[Begin]

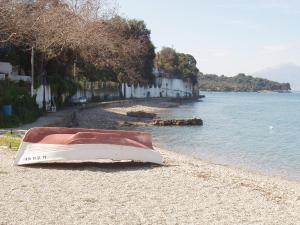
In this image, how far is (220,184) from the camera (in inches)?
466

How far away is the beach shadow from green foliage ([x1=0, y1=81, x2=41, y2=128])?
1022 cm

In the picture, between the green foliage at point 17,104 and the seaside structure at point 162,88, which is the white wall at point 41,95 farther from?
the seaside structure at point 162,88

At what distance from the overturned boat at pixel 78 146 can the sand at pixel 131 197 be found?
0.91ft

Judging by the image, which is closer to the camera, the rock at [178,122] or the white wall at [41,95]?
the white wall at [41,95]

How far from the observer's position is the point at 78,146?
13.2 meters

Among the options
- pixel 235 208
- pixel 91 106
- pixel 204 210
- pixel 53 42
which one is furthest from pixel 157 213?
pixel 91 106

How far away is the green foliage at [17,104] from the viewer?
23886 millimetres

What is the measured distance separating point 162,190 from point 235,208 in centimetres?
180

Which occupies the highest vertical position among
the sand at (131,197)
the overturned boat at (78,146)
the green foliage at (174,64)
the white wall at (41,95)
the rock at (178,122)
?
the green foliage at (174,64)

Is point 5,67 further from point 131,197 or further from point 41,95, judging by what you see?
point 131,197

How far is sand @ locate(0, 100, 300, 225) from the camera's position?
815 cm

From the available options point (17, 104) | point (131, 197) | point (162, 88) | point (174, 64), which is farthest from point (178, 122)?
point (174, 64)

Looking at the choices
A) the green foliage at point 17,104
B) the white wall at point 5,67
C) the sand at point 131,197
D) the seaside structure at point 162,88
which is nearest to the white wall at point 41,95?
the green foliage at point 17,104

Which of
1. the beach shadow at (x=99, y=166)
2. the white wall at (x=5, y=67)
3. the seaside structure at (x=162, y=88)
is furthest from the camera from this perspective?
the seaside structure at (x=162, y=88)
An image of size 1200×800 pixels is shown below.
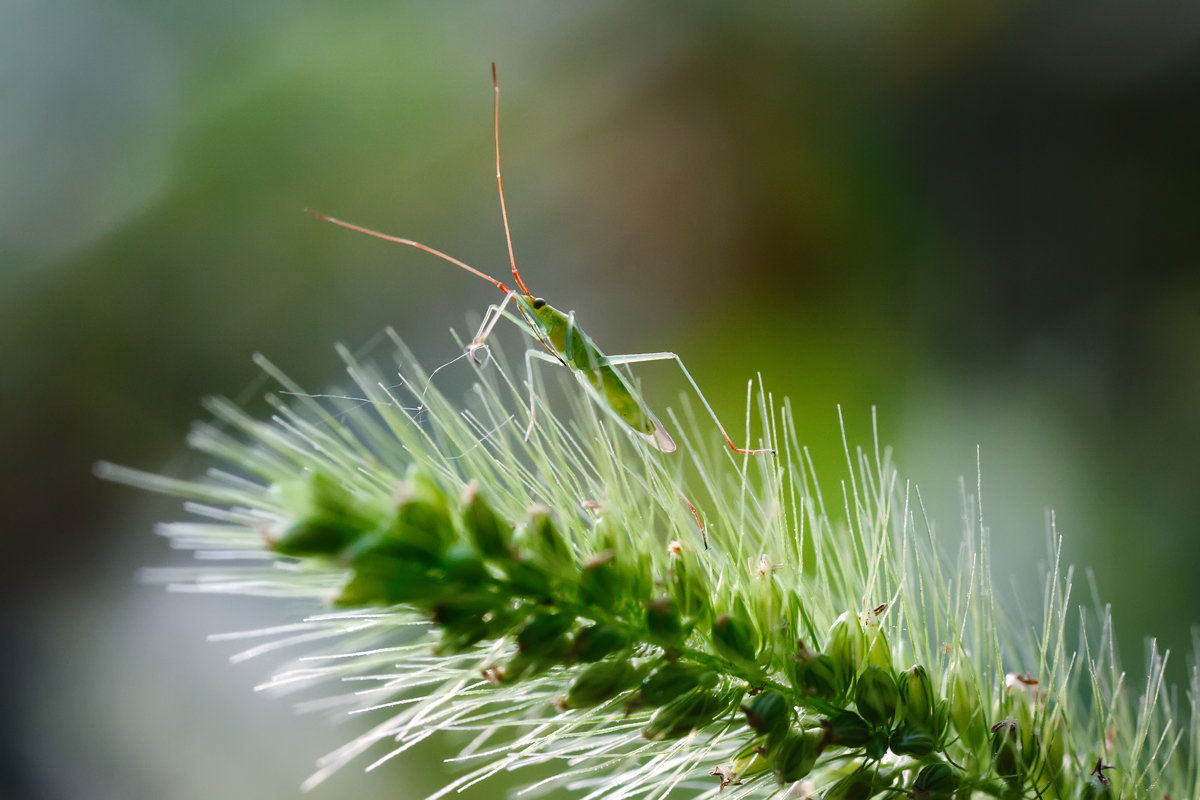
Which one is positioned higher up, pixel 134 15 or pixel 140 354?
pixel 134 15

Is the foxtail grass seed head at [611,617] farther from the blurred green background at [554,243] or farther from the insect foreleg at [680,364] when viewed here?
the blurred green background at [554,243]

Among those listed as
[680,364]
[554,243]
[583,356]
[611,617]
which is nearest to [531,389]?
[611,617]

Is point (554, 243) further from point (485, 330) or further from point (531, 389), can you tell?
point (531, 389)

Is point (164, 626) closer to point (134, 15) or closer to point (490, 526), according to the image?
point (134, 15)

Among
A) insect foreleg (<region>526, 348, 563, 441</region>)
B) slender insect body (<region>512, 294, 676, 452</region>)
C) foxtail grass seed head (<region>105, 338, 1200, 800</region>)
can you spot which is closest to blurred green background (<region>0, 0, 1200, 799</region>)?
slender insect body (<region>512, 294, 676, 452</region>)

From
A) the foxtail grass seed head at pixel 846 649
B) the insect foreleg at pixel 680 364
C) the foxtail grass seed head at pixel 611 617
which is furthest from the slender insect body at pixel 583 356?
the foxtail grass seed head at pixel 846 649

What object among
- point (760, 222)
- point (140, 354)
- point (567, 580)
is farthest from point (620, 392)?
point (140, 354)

[End]

SHORT TASK:
Please reproduce every one of the lines above word for word, leaving out the pictures.

RESULT OF THE TASK:
In this image, how far is (220,184) from the camera (in inches)?
466

How far away is the beach shadow from green foliage ([x1=0, y1=81, x2=41, y2=128])?
1022 cm

In the picture, between the green foliage at point 17,104 and the seaside structure at point 162,88, which is the white wall at point 41,95 farther from?
the seaside structure at point 162,88

At what distance from the overturned boat at pixel 78 146 can the sand at pixel 131 197 be found?
0.91ft

Judging by the image, which is closer to the camera, the rock at [178,122] or the white wall at [41,95]?
the white wall at [41,95]

How far from the observer's position is the point at 78,146?
13.2 meters

Among the options
- pixel 235 208
- pixel 91 106
- pixel 204 210
- pixel 53 42
which one is furthest from pixel 157 213?
pixel 91 106

How far away is the green foliage at [17,104] from the viewer?
23886 millimetres

What is the measured distance separating point 162,190 from point 235,208 in centimetres?
180

Which occupies the highest vertical position among
the sand at (131,197)
the overturned boat at (78,146)
the green foliage at (174,64)
the white wall at (41,95)
the rock at (178,122)
?
the green foliage at (174,64)

Is point 5,67 further from point 131,197 or further from point 41,95, judging by what you see?
point 131,197

How far is sand @ locate(0, 100, 300, 225) from the camera's position?
815 cm

From the available options point (17, 104) | point (131, 197) | point (162, 88) | point (174, 64), which is farthest from point (178, 122)?
point (174, 64)

Looking at the choices
A) the green foliage at point 17,104
B) the white wall at point 5,67
C) the sand at point 131,197
D) the seaside structure at point 162,88
which is nearest to the white wall at point 41,95?
the green foliage at point 17,104

Which of
1. the beach shadow at (x=99, y=166)
2. the white wall at (x=5, y=67)
3. the seaside structure at (x=162, y=88)
is furthest from the camera from this perspective?
the seaside structure at (x=162, y=88)
An image of size 1200×800 pixels is shown below.
Which one is positioned higher up, pixel 134 15 or pixel 140 354?
pixel 134 15

Is the foxtail grass seed head at [611,617] farther from the blurred green background at [554,243] or farther from the insect foreleg at [680,364] when viewed here?
the blurred green background at [554,243]

Among those listed as
[680,364]
[554,243]
[583,356]
[611,617]
which is nearest to [531,389]?
[611,617]

Is point (554, 243) further from point (485, 330) or further from point (531, 389), can you tell?
point (531, 389)

Is point (164, 626) closer to point (134, 15) or closer to point (490, 526), according to the image?
point (134, 15)

Among
A) insect foreleg (<region>526, 348, 563, 441</region>)
B) slender insect body (<region>512, 294, 676, 452</region>)
C) foxtail grass seed head (<region>105, 338, 1200, 800</region>)
can you spot which is closest to blurred green background (<region>0, 0, 1200, 799</region>)?
slender insect body (<region>512, 294, 676, 452</region>)

From
A) the foxtail grass seed head at pixel 846 649
B) the insect foreleg at pixel 680 364
C) the foxtail grass seed head at pixel 611 617
which is furthest from the slender insect body at pixel 583 356?
the foxtail grass seed head at pixel 846 649

What object among
- point (760, 222)
- point (140, 354)
- point (567, 580)
is farthest from point (620, 392)?
point (140, 354)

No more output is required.